[DOCUMENT SECTION]:
********************
# OEM Turbo Question



## sentrastud (May 3, 2002)

Hey, when you buy a new car that comes with a turbo installed from the factory, do you have to buy premium gas to avoid knocking and pinigng? Or can you get away knock and ping free on 87 ocatane stuff?

-Nick


----------



## barnoun (May 7, 2002)

I think it varies with what the manufacturer recommends, since they tune it for whatever gas they want the consumer to use. I'd still get premium though, since it's just a better fuel.


----------



## stealthb14 (Apr 30, 2002)

Nick,

I have no clue about turbos, but I'm going to move this thread to our forced induction forum. 

-Sam


----------



## sentrastud (May 3, 2002)

stealthb14- sorry, i should have posted it there in the first place. wasnt thinking...

Im just curious, because if they can get turbos to run on 87 octane without knocking and pinging, then how can i do the same kinda thing on my vehicle if i was to turbo it??

-Nick


----------



## nak1 (May 17, 2002)

*i may be way off base here....*

but im pretty sure it has to do with the compression. the lower the compression the factory uses on their ride the lower the gas can be..... but dont quote me on that.


----------



## Nismo Skyline (May 2, 2002)

Any current production car that's out there made by Nissan has a knock sensor, regardless of turbo or not. The tune the ignition and fuel mapping around 91 octane fuel for best performance and fuel economy. They can run more ignition advance and slightly leaner.

Now when you put 87 octane into the car, the knock sensor is going to tell the ECU to retard timing. If the ECU still sees a lot of activity from the knock sensor, it will switch to a low octane map and retard the timing and richen the mixture. On a Z32 it also lowers the boost pressure. It will stay on the low octane map until you cycle the ignition switch.

Since Nissan doesn't sell and turbo cars in the US at the moment, I can't say what their recent thinking is. On Nissan's current engines it is more aggressive about switching back to the high octane map and will try to do it without cycling the key.


----------



## sentrastud (May 3, 2002)

so if i was to start using 91 octane gas, then the enigne would actually advance timing a bit? And make more power? I dunno, maybe i should stop buying the 87 octane water, i get now.
********************
[DATASET EXTRACT]:
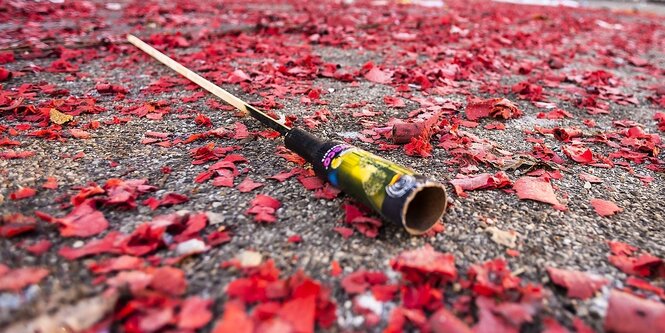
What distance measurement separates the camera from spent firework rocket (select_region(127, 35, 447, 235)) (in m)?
1.82

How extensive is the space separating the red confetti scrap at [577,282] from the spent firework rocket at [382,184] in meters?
0.51

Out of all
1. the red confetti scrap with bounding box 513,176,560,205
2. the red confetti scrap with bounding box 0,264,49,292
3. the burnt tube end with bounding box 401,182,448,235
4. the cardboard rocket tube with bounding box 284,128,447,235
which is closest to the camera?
the red confetti scrap with bounding box 0,264,49,292

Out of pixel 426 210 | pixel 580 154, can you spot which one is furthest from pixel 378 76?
pixel 426 210

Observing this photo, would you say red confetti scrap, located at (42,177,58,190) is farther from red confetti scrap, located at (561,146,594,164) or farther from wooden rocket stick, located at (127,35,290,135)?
red confetti scrap, located at (561,146,594,164)

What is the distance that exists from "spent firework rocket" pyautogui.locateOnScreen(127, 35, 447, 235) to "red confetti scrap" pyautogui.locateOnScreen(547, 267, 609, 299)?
0.51 metres

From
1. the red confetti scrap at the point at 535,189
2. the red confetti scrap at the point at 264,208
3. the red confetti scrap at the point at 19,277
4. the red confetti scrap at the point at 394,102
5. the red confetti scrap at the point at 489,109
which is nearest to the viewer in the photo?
the red confetti scrap at the point at 19,277

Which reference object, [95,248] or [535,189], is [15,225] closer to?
[95,248]

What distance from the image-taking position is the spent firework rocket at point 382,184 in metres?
1.82

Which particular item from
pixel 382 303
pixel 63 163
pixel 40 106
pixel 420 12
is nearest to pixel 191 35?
pixel 40 106

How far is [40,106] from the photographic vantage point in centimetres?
334

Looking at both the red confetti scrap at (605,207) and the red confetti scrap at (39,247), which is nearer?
the red confetti scrap at (39,247)

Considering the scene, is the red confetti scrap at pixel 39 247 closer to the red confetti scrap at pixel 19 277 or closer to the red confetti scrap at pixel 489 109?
the red confetti scrap at pixel 19 277

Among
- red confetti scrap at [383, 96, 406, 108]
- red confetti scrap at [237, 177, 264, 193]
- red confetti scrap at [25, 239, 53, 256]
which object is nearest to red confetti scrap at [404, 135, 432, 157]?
red confetti scrap at [383, 96, 406, 108]

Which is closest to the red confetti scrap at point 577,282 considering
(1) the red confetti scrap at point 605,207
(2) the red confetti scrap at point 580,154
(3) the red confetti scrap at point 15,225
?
(1) the red confetti scrap at point 605,207
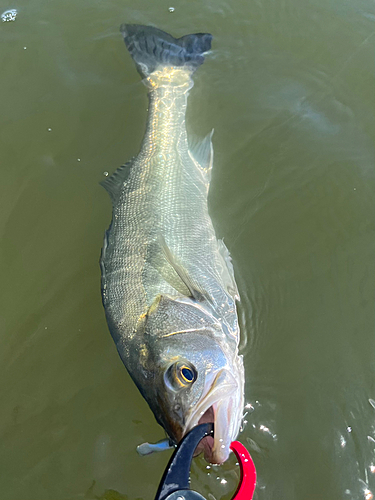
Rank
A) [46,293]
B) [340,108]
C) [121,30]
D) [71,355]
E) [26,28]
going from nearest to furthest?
1. [71,355]
2. [46,293]
3. [340,108]
4. [121,30]
5. [26,28]

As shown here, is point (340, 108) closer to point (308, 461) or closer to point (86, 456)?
point (308, 461)

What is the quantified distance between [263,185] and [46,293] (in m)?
2.25

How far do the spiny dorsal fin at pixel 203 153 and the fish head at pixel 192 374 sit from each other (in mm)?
1544

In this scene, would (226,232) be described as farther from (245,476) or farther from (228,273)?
(245,476)

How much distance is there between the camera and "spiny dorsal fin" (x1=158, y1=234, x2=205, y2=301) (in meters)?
2.66

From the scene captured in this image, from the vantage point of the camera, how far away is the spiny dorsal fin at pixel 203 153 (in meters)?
3.60

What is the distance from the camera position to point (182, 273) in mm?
2727

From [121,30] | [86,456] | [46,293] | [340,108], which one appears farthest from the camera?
[121,30]

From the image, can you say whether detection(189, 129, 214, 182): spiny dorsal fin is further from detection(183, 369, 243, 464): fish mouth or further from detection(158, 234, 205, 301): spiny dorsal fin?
detection(183, 369, 243, 464): fish mouth

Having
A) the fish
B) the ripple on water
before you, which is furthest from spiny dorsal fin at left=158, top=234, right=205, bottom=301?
the ripple on water

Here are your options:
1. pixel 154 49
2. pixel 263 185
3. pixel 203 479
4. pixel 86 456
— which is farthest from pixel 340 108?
pixel 86 456

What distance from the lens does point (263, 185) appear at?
3.65 m

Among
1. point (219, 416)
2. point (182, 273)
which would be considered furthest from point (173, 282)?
point (219, 416)

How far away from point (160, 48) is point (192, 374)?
3653 mm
********************
[REQUEST 1]: In the forum thread about factory turbos and gas octane, what else does the ECU on a Z32 do when it switches to the low octane map?
[REQUEST 2]: Extend the forum thread about factory turbos and gas octane by writing the next reply, picking up after its final post.

[WRITTEN REPLY 1]: It lowers the boost pressure.

[WRITTEN REPLY 2]:
-Nick


----------



## Nismo Skyline (May 2, 2002)

you should use what the O/M recommends. If it says 87, then run 87 and you are fine. If it says 87 and you run 91, you won't get any benefit. If you run 91 and advance the ignition timing 3-5 degrees, then you will take advantage of the 91 octane and pickup some HP. If you run the 91 and change nothing, then you are wasting money if the O/M doesn't recommend it.


----------



## Guest (Jul 22, 2002)

I have to backup what Nismo Skyline said. I bought a WRX last year. O/M said to run 91 and up, anything less could damage the engine. Of course we all know the damage would be from detonation. Sometimes the O/M will specify, something like "for best performance use only 89-91 octane unleaded gasoline", or it might say use only 91+ octane. On some engines, mostly N/A, it won't make much difference in performance if you don't follow what the O/M says. But in other engines, it can be crucial. More so with any engine that happens to be turbo or super charged


----------



## bahearn (Jul 15, 2002)

Octane requirement is set by the engine design. Turbo engines can easily enter detonation conditions, so they are usually spec'ed for high octane. Turbo versions of an N/A engine generally use lowered compression and less aggressive cams to stay out of detonation. More sophisticated set-ups will use timing and fuel flow adjustments as well as intercoolers and some sort of anti-detonation fluid.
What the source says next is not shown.